Problem details:
Work out how many lines in the data below include "head", then reply with that number only.

——

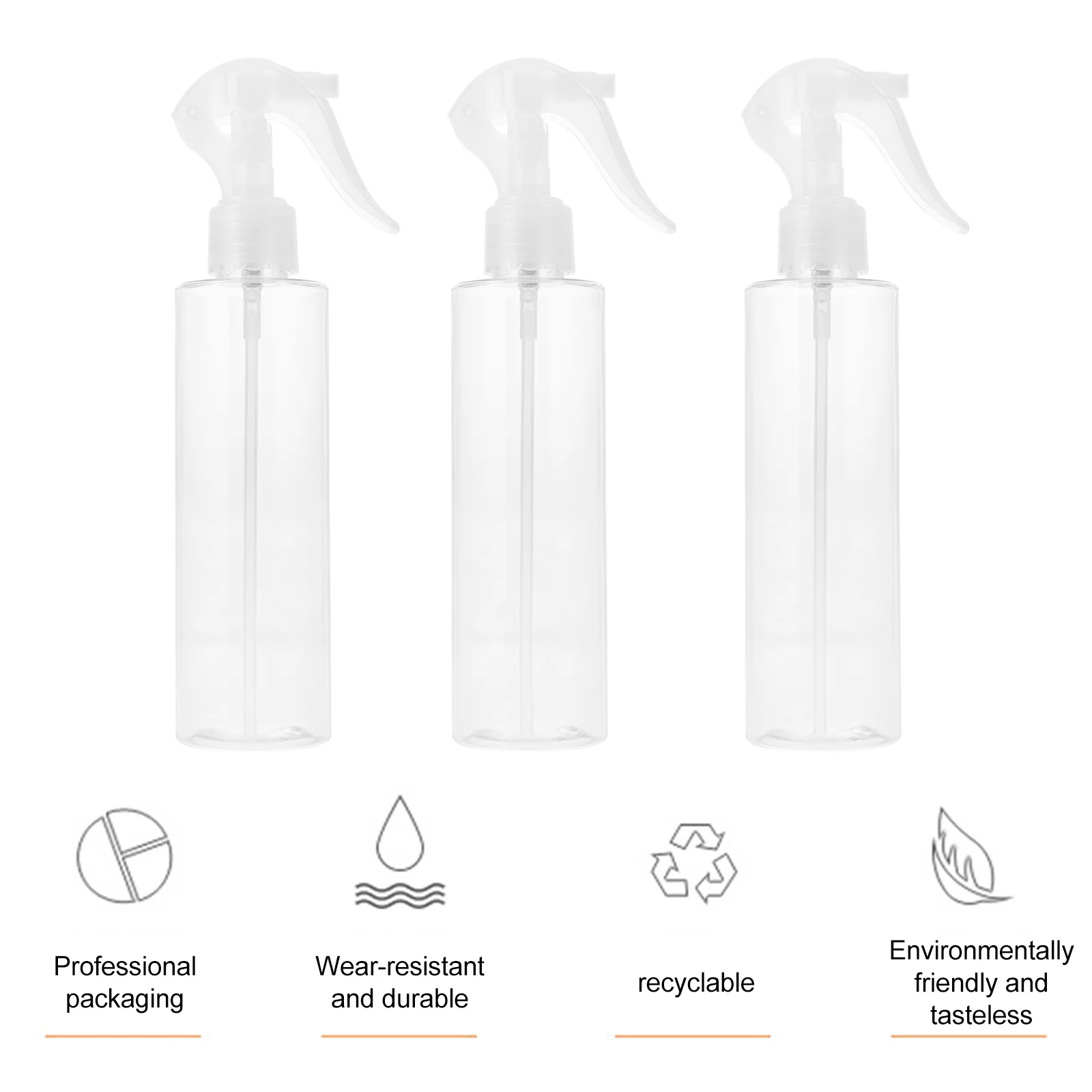 Professional packaging

Wear-resistant and durable

recyclable

Environmentally friendly and tasteless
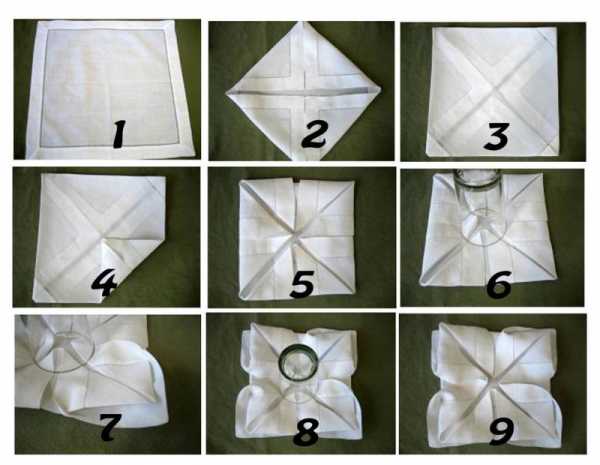 1
2
3
4
5
6
7
8
9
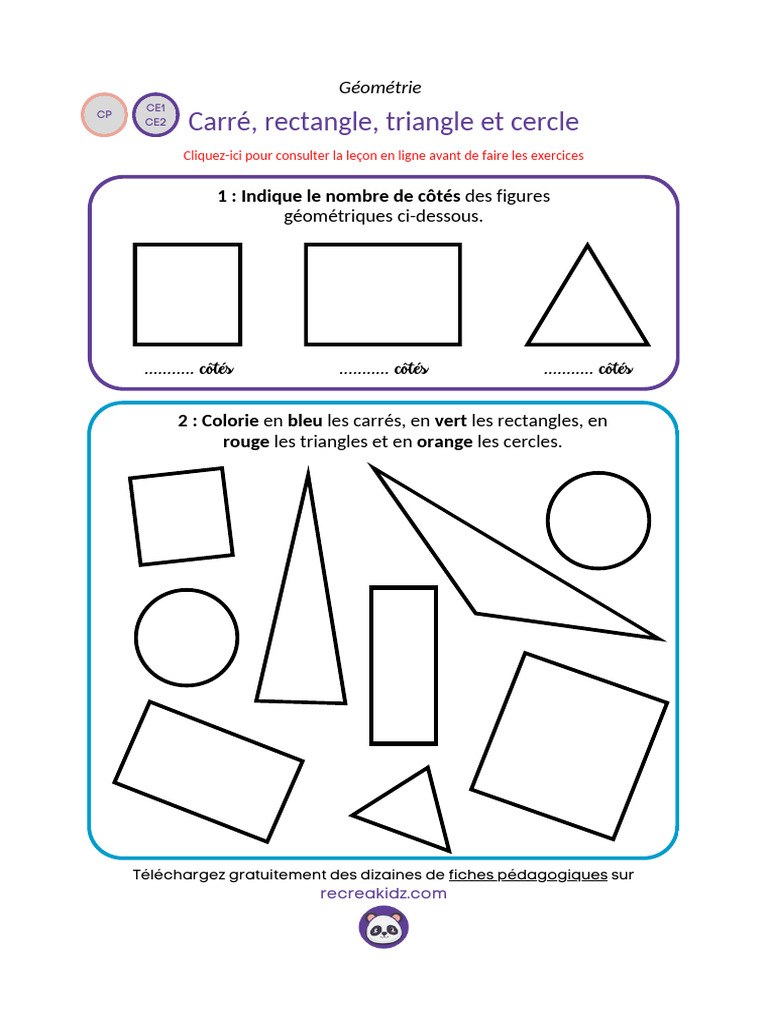 Géométrie

CP

CE1
CE2

Carré, rectangle, triangle et cercle

Cliquez-ici pour consulter la leçon en ligne avant de faire les exercices

1 : Indique le nombre de côtés des figures géométriques ci-dessous.

........... côtés

........... côtés

........... côtés

2 : Colorie en bleu les carrés, en vert les rectangles, en rouge les triangles et en orange les cercles.

Téléchargez gratuitement des dizaines de fiches pédagogiques sur recreakidz.com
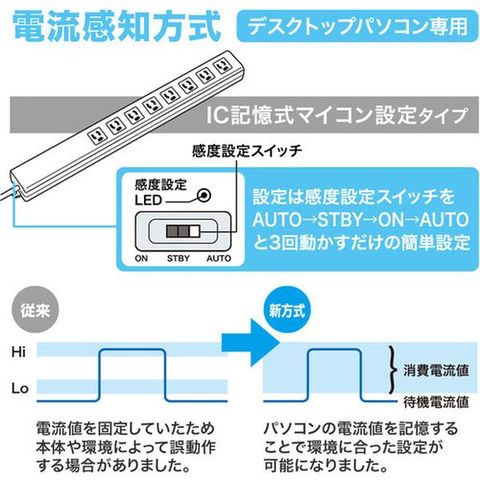 電流感知方式

デスクトップパソコン専用

IC記憶式マイコン設定タイプ

感度設定スイッチ

感度設定
LED

ON STBY AUTO

設定は感度設定スイッチを
AUTO→STBY→ON→AUTO
と3回動かすだけの簡単設定

従来

新方式

Hi

Lo

消費電流値

待機電流値

電流値を固定していたため本体や環境によって誤動作する場合がありました。

パソコンの電流値を記憶することで環境に合った設定が可能になりました。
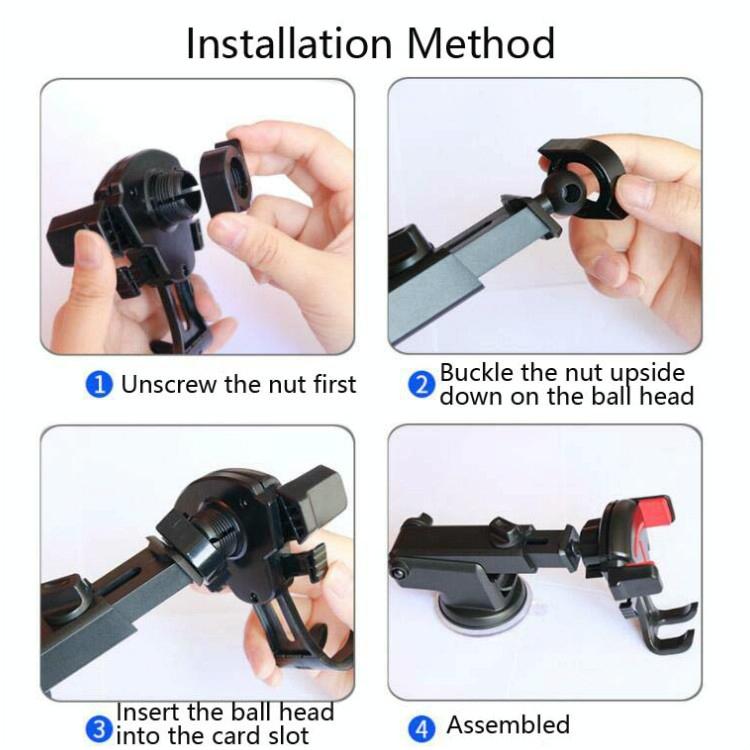 Installation Method

1 Unscrew the nut first

2 Buckle the nut upside down on the ball head

3 Insert the ball head into the card slot

4 Assembled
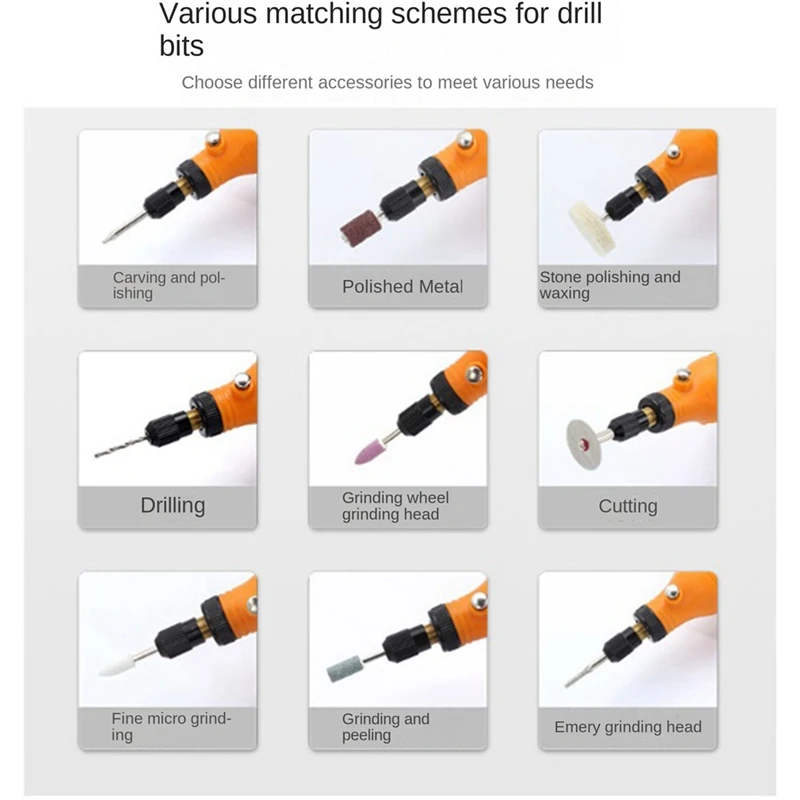 Various matching schemes for drill bits

Choose different accessories to meet various needs

Carving and polishing

Polished Metal

Stone polishing and waxing

Drilling

Grinding wheel grinding head

Cutting

Fine micro grinding

Grinding and peeling

Emery grinding head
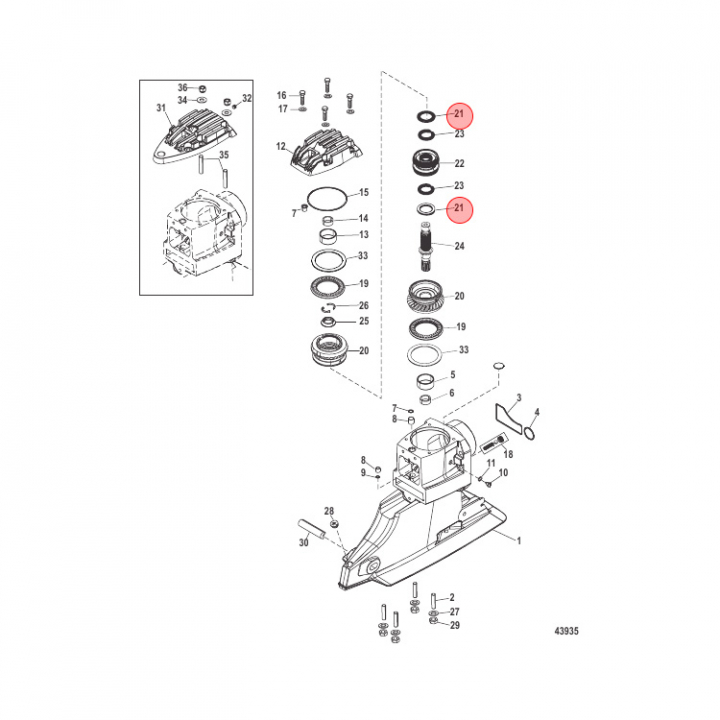 36
34
32
31
35
16
17
12
15
7
14
13
33
19
26
25
20
21
23
22
23
21
24
20
19
33
5
6
7
8
3
4
18
8
9
11
10
28
30
1
2
27
29
43935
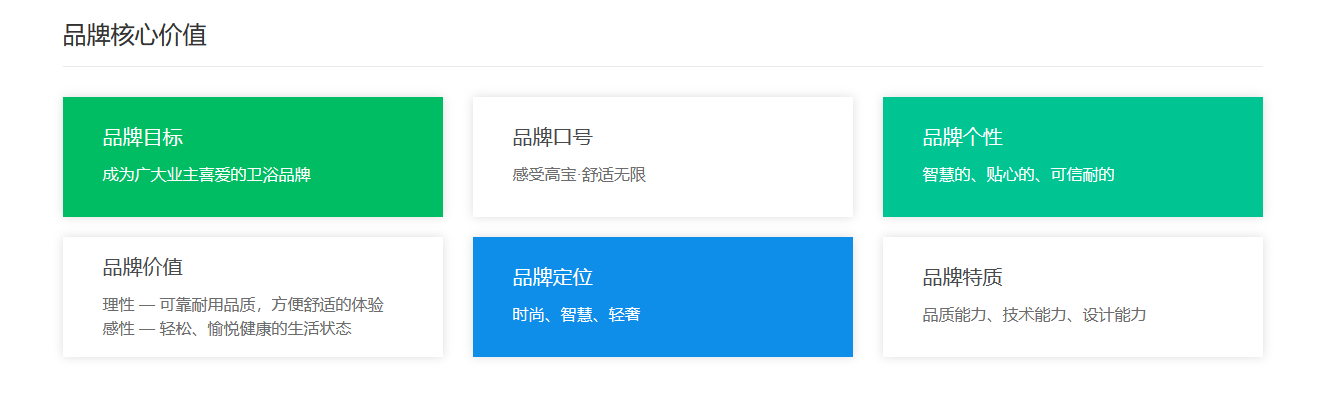 品牌核心价值

品牌目标
成为广大业主喜爱的卫浴品牌

品牌口号
感受高宝·舒适无限

品牌个性
智慧的、贴心的、可信耐的

品牌价值
理性 — 可靠耐用品质，方便舒适的体验
感性 — 轻松、愉悦健康的生活状态

品牌定位
时尚、智慧、轻奢

品牌特质
品质能力、技术能力、设计能力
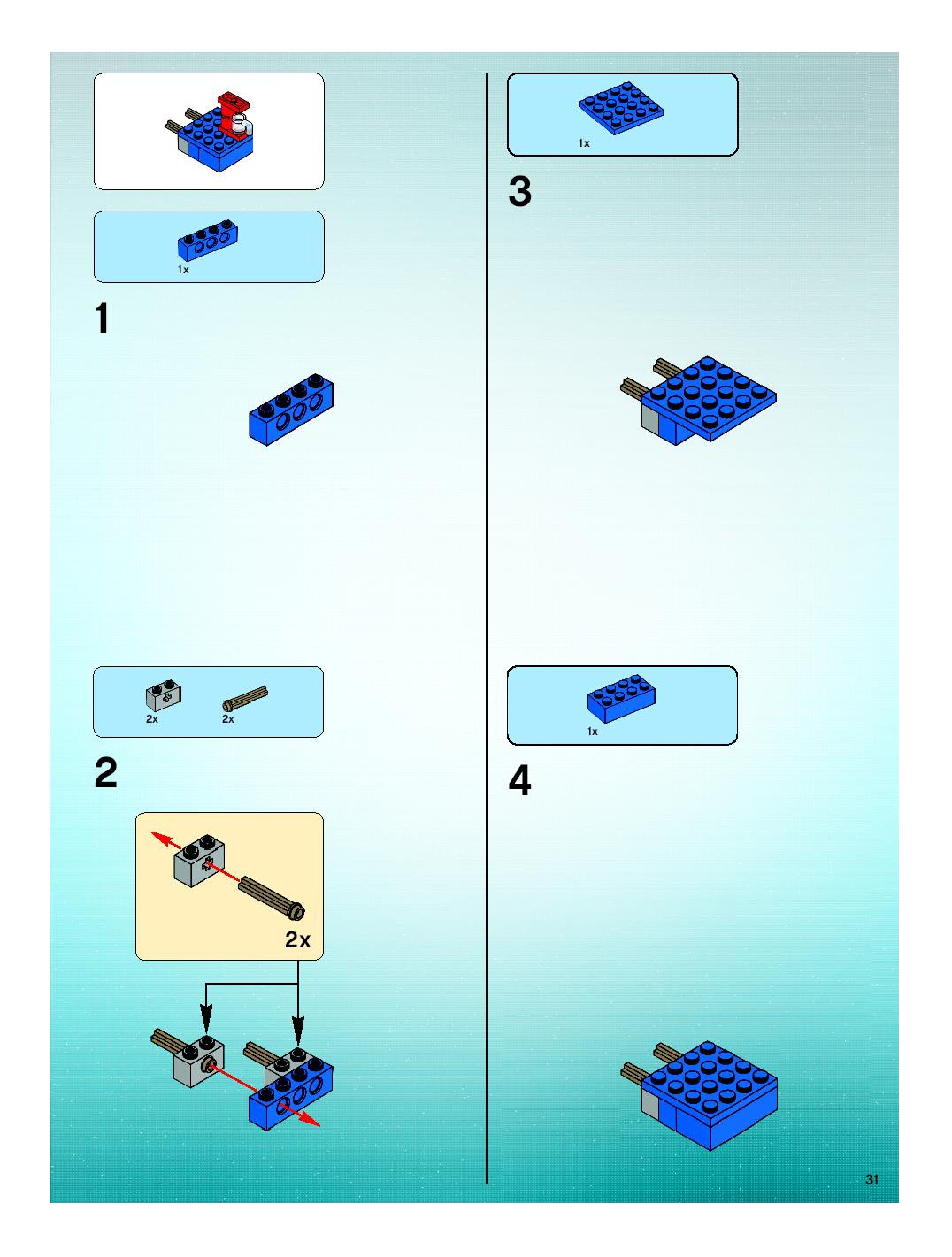 1x

1

2x 2x

2

2x

1x

3

1x

4

31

——

Result of this exercise:
4